ACTIONS TO TAKE:
1. Decide whether each of the following statements (a), (b) and (c) agrees with the Jaunt FAQ, and for each one answer yes or no and quote the exact words from the FAQ that settle it. (a) The Enterprise Edition license never expires. (b) The Enterprise Edition has a different API from the standard editions. (c) Jaunt needs XPath or CSS selectors to fill out HTML forms.
2. Extend the Jaunt FAQ by writing what comes next after its final sentence.

Home | Javadocs | Web-Scraping Tutorial | JSON Querying Tutorial | FAQ | Download

Jaunt FAQ

Frequently Asked Questions
Answers
  1. What is the status of the project?

    Jaunt was created and is currently maintained by Tom Cervenka (tom dot cervenka at gmail dot com).

  2. Will Jaunt remain free once it's out of Beta?

    Jaunt 1.x will remain available as a free monthly download. Alternative editions will also remain available for those preferring longer licensing terms. Note that the Enterprise Edition is ideal for businesses/organizations, since the license allows for an unlimited number of users within the organization and never expires. Aside from licensing terms and expiration, the Enterprise edition does not differ from the standard editions in its API/javadocs.

  3. Why should I use Jaunt rather than HtmlUnit/Phantomjs/Selenium/Mechanize/etc?

    Jaunt is small and speedy compared to products that support Javascript (eg webkit based tools). Unlike those solutions, Jaunt provides HTTP-level control for accessing headers and performing REST calls, as well as the ability to query JSON payloads. Because it's lightweight, it's relatively easy to scale such as using one UserAgent per thread.

    The library is designed to hide unecessary compexity while still providing full DOM-level control. For example, Jaunt enables your program to fill-out and submit HTML forms without relying on XPath or CSS-selectors that are cumbersome or can break when page structure/style changes. Instead, form fields can be targeted based on how they are visibly labelled, or even simpler, filled-out from start to end by specifying a sequence of inputs. DOM-level control is also powerful and easy; the query syntax used to seach for elements resembles HTML/XML. Search methods throw informative exceptions and free the developer from performing explicit error checking for null return values.

PROVIDED DATA:
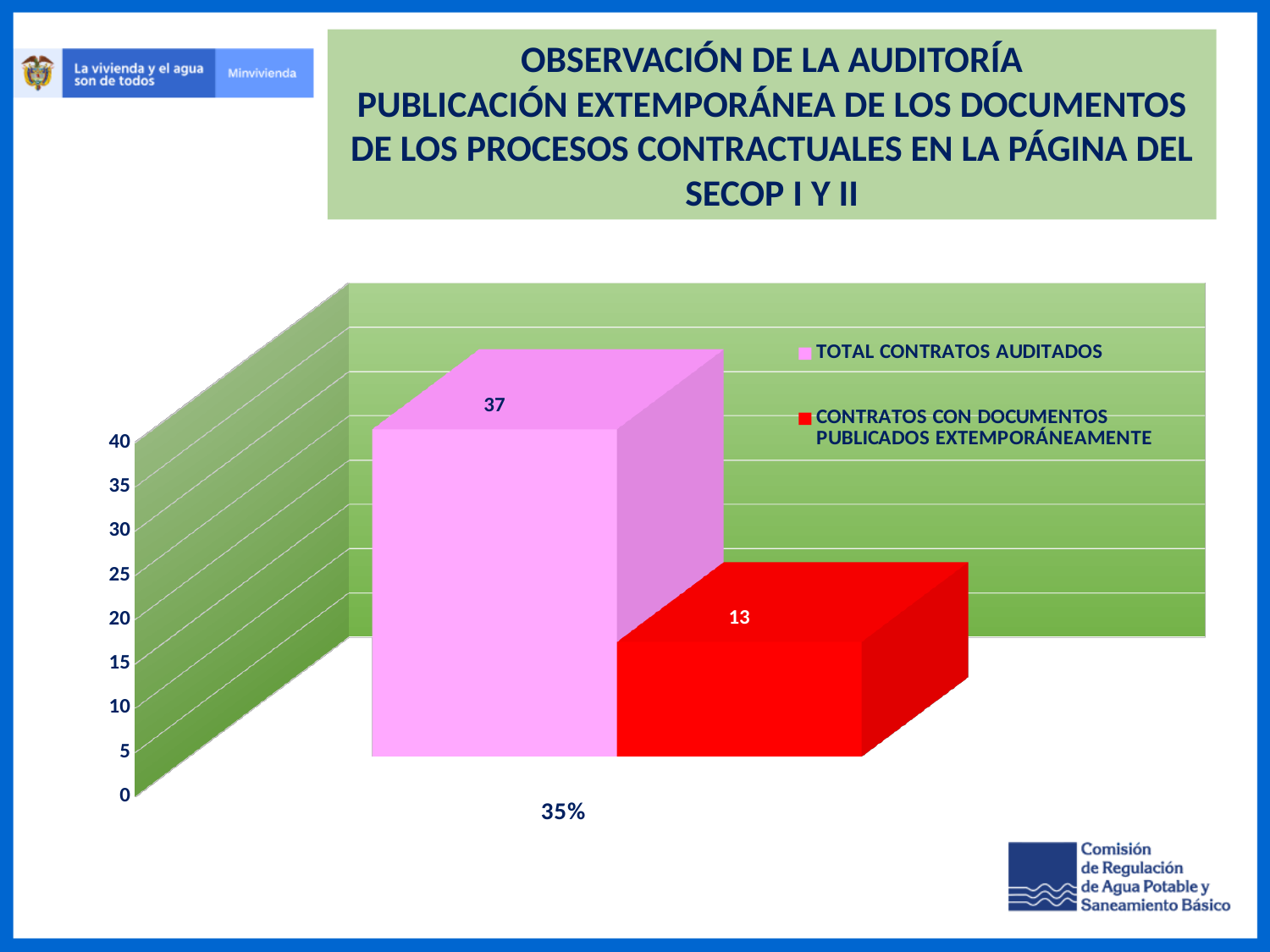
What colour is the bar for TOTAL CONTRATOS AUDITADOS? pink What is the value for TOTAL CONTRATOS AUDITADOS? 37 What percentage label is shown below the chart? 35% Which series has the highest value? TOTAL CONTRATOS AUDITADOS What kind of chart is shown on the slide? bar chart What is the value for CONTRATOS CON DOCUMENTOS PUBLICADOS EXTEMPORÁNEAMENTE? 13 Is the value for TOTAL CONTRATOS AUDITADOS greater or less than 30? greater Which series has the lowest value? CONTRATOS CON DOCUMENTOS PUBLICADOS EXTEMPORÁNEAMENTE How many series does the legend list? 2 What is the difference between TOTAL CONTRATOS AUDITADOS and CONTRATOS CON DOCUMENTOS PUBLICADOS EXTEMPORÁNEAMENTE? 24 Which is larger, TOTAL CONTRATOS AUDITADOS or CONTRATOS CON DOCUMENTOS PUBLICADOS EXTEMPORÁNEAMENTE? TOTAL CONTRATOS AUDITADOS Is the value for CONTRATOS CON DOCUMENTOS PUBLICADOS EXTEMPORÁNEAMENTE greater or less than 20? less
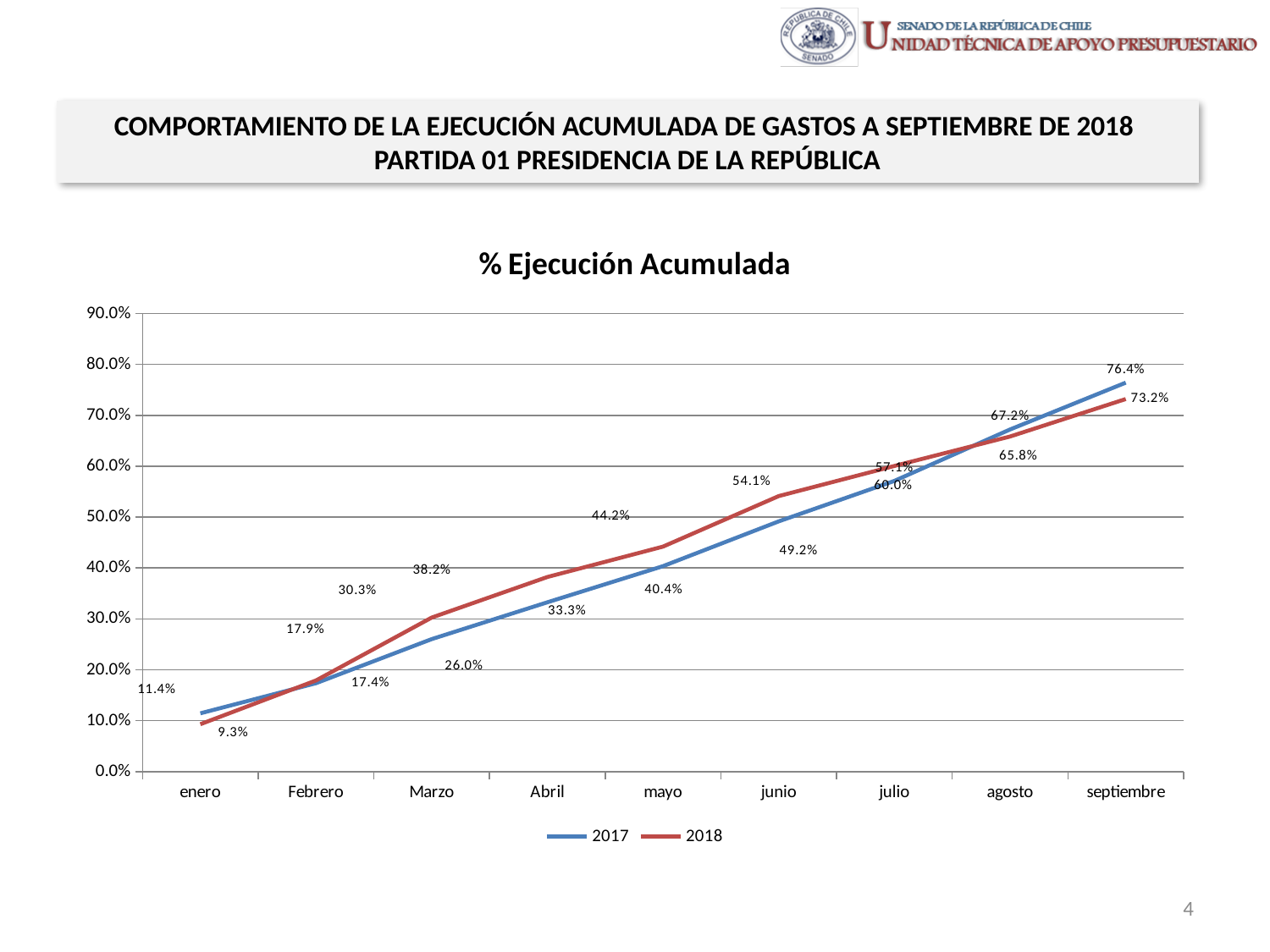
What are the two entries in the legend? 2017 and 2018 How many months are plotted along the x axis? 9 How many series does the legend list? 2 In Abril, which series has the higher value, 2017 or 2018? 2018 Do the values for 2017 rise or fall from enero to septiembre? Rise What is the value for 2017 in mayo? 40.4% What is the value for 2017 in septiembre? 76.4% What is the value for 2018 in enero? 9.3% What is the value for 2018 in Marzo? 30.3% What kind of chart is shown on the slide? Line chart In which month does the 2018 series reach its lowest value? enero What is the difference between the 2017 and 2018 values in septiembre? 3.2 percentage points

TASK-BY-TASK RESULTS:
1.
(a) Yes: "the license allows for an unlimited number of users within the organization and never expires."
(b) No: "Aside from licensing terms and expiration, the Enterprise edition does not differ from the standard editions in its API/javadocs."
(c) No: "Jaunt enables your program to fill-out and submit HTML forms without relying on XPath or CSS-selectors that are cumbersome or can break when page structure/style changes."

2.
    Jaunt also provides high-level components for common web-scraping tasks. For example, the Table component allows you to extract a row or column of data with a single statement, either by specifying row/column indexes or by regex text matching. Another example is the Form component, which allows you to automatically permute a form's fields through different possible combination of user input, and generate a list of HttpRequests that represents each possible state -- a huge time saver for functional testing or when crawling through complex search interfaces. Jaunt's built-in support for HTTP proxies and HTML caching is a life-saver when scraping larger numbers of webpages.

  4. Why doesn't Jaunt work when scraping data from [some site]?

    If you encounter a problem using Jaunt, it may be a due to a bug in Jaunt and you should post your question to the forum (be sure to mention which version of Jaunt you're using and if possible submit code to demonstrate the bug). Be aware that Jaunt does not support Javascript, and therefore cannot be used to scrape content or perform actions on a webpage if that content/action requires Javascript. If you require Javascript support, see Jaunt's new, free, sister product, Jauntium.

    To determine whether a page/site requires Javascript, disable Javascript in your regular browser (eg Chrome) and then visit the page using your browser. If the page/site still functions normally, then Javascript support is not required.

    In cases whether Javascript is required for the page to render, you may be able to still use Jaunt to perform data-extraction by bypassing Javascript and directly communicating with the (often undocumented) REST endpoints. Use your browser's developer tools to examine network traffic and determine the appropriate HTTP requests. Then use Jaunt to create the requests and parse the XML/JSON data from those endpoints. Another strategy for bypassing javascript is to change the user-agent header (see UserAgentSettings) to that of a mobile browser. The website may serve a mobile-friendly (possiby non-javascript) version of the content.

  5. Help! Jaunt Expired, shortly after I upgraded to a newer version!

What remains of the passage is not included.